Ailleurs les desseins du khédive n’avaient guère mieux réussi ; à la vérité ses troupes avaient occupé Zeila et Raouf-Pacha s’était emparé par la force du pays d’Harrar ; c’est Barantha, un des fils d’Abou-Bakr, qui avait servi de guide aux Égyptiens ; mais ce succès compensait à peine l’échec de Munzinger et de Ras Bourrou, massacrés par les Adels auprès d’Aoussa, avec les soldats qui les accompagnaient ; d’autre part, le colonel Gordon n’avait pu pénétrer jusqu’au lac Albert et allait rentrer au Caire avec les débris de son expédition ; enfin Mac Killop-Pacha, envoyé sur la côte de Zanzibar, avait dû, par suite de l’opposition de l’Angleterre, se retirer avec ses navires sans avoir rien fait. Voilà donc où avaient abouti les vues ambitieuses de vice-roi : à la honte pour lui, à la ruine pour son empire !

Énoncé -
Répondez à ces questions sur le texte consacré aux revers du khédive :
1. Quelle localité les troupes du khédive ont-elles occupée ?
2. Par qui Munzinger et Ras Bourrou ont-ils été massacrés ?
3. Qu'est-ce qui a obligé Mac Killop-Pacha à se retirer de la côte de Zanzibar ?
Les lignes qui suivent forment un matériau distinct, sans lien avec le texte.

(Lignes enregistrées du jeu de données)

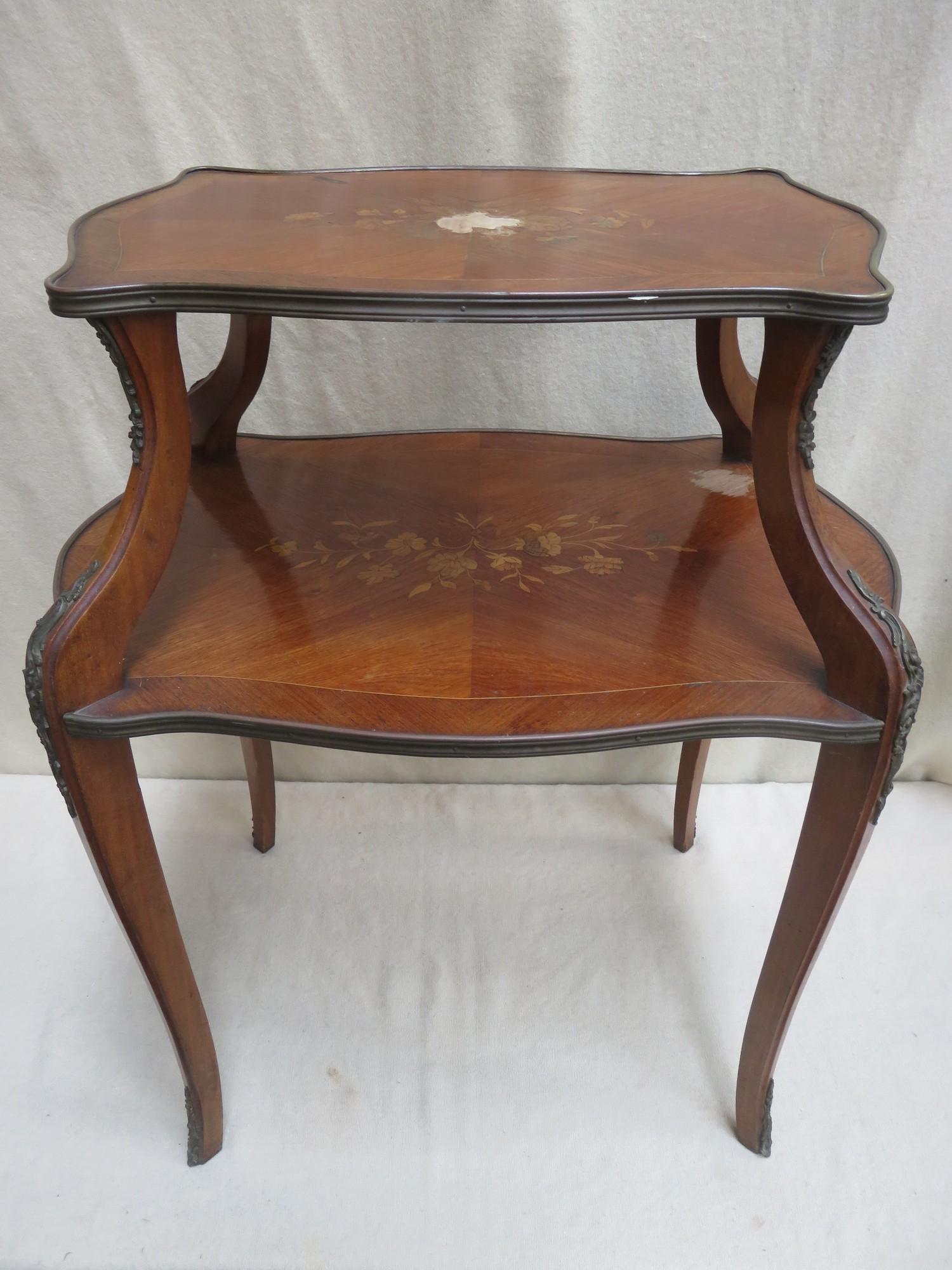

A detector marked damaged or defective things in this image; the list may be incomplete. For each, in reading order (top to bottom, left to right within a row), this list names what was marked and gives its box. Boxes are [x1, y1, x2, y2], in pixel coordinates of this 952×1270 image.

white damage patch on top [439, 211, 526, 236]
white damage patch on top [696, 470, 751, 498]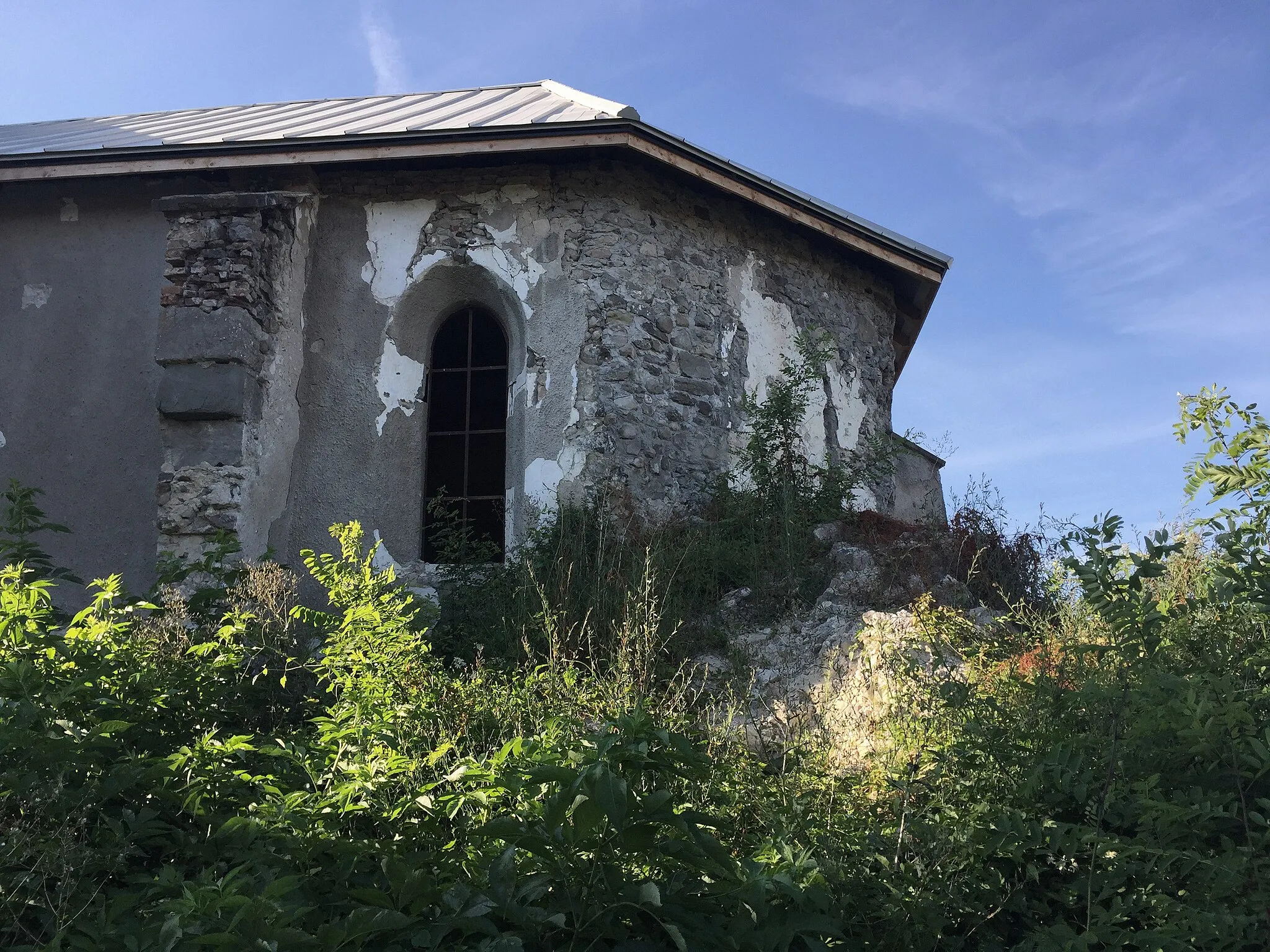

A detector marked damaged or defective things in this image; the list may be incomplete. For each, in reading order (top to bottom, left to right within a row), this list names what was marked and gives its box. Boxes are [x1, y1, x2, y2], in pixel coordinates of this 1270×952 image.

peeling plaster [20, 283, 50, 309]
peeling plaster [360, 198, 439, 307]
peeling plaster [372, 337, 427, 436]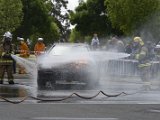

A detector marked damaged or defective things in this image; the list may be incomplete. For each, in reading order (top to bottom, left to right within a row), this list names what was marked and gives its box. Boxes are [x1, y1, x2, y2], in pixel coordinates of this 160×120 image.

burned car [36, 43, 99, 89]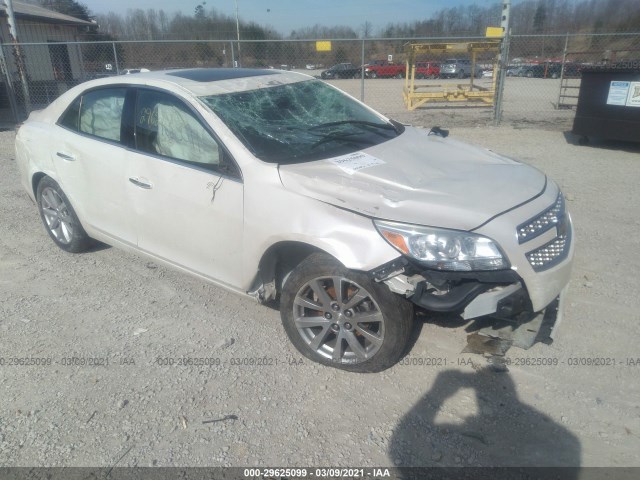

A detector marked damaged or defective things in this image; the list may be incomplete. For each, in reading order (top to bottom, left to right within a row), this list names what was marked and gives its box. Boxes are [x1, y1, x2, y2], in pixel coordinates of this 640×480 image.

shattered windshield [200, 79, 400, 164]
damaged white car [16, 69, 576, 374]
crumpled hood [278, 125, 548, 231]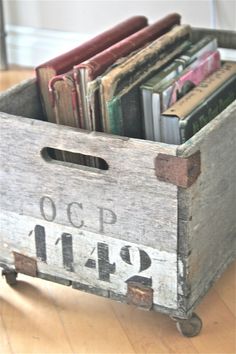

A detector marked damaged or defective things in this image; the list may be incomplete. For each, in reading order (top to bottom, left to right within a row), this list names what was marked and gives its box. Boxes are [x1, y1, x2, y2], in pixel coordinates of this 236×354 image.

rusty metal corner bracket [155, 150, 201, 188]
rusty metal corner bracket [13, 252, 37, 276]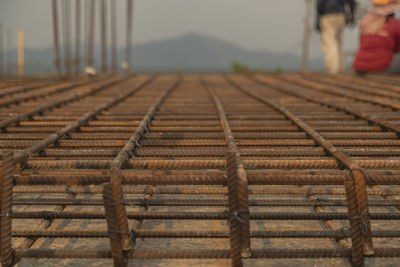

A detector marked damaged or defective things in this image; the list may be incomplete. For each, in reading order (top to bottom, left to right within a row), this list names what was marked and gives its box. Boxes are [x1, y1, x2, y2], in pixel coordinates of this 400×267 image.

rusted metal surface [0, 73, 398, 267]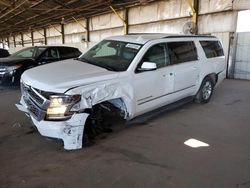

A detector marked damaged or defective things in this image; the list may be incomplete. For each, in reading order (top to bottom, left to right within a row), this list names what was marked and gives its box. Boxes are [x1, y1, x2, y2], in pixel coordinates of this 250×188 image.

cracked bumper [16, 97, 89, 150]
damaged front end [16, 80, 133, 150]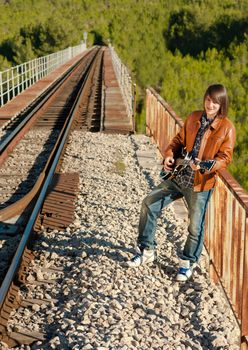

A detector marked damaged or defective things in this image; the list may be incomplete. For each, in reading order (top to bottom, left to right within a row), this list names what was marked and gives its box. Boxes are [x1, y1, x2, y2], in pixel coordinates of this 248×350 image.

rusty metal railing [145, 87, 248, 350]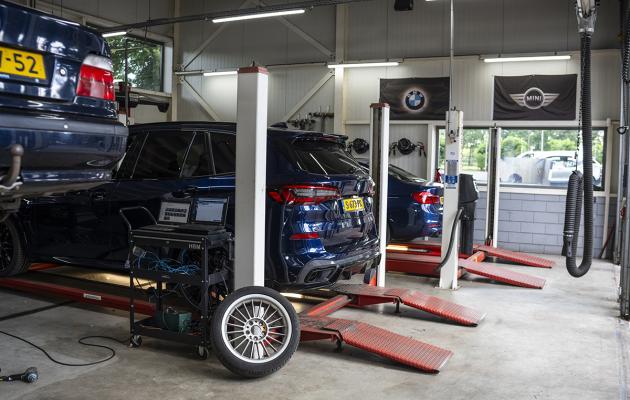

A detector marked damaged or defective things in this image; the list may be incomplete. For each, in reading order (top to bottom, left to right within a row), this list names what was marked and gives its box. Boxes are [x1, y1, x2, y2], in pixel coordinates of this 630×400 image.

detached alloy wheel [0, 219, 27, 278]
detached alloy wheel [211, 286, 300, 376]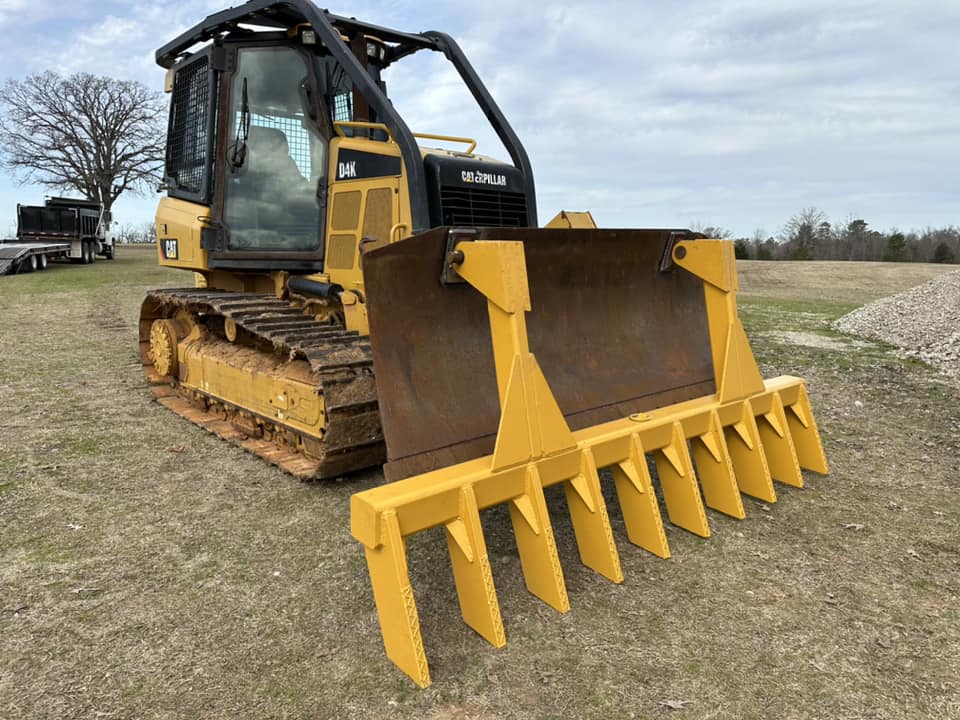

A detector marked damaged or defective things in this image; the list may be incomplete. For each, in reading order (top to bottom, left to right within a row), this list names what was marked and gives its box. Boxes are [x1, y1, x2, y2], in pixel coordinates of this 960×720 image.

rusty blade surface [364, 228, 716, 480]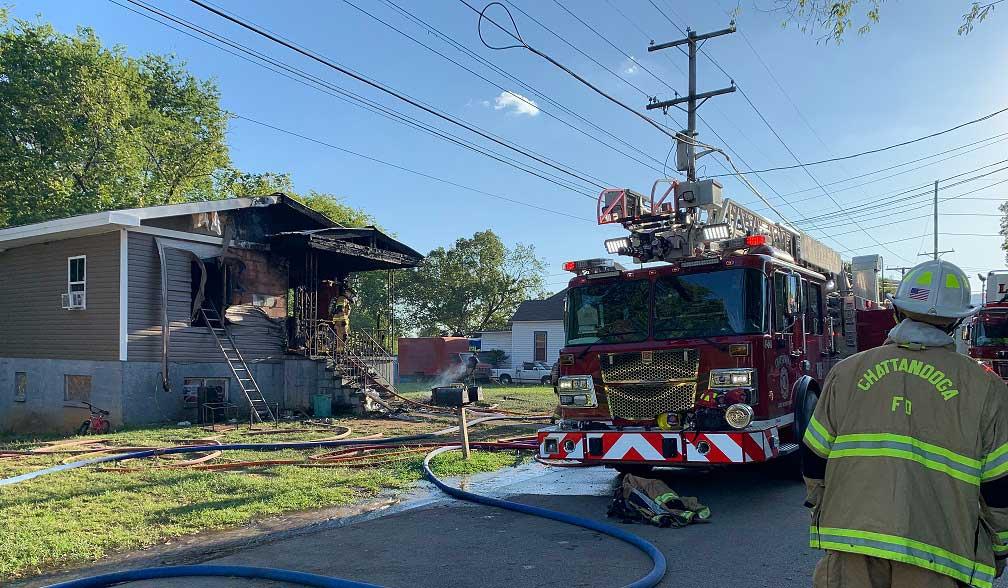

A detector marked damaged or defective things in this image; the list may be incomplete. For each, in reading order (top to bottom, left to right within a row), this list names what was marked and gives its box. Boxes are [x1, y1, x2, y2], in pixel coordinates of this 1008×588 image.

burned house [0, 195, 421, 435]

Réponse -
1. Les troupes du khédive ont occupé Zeila.
2. Ils ont été massacrés par les Adels, auprès d'Aoussa.
3. C'est l'opposition de l'Angleterre qui l'a obligé à se retirer.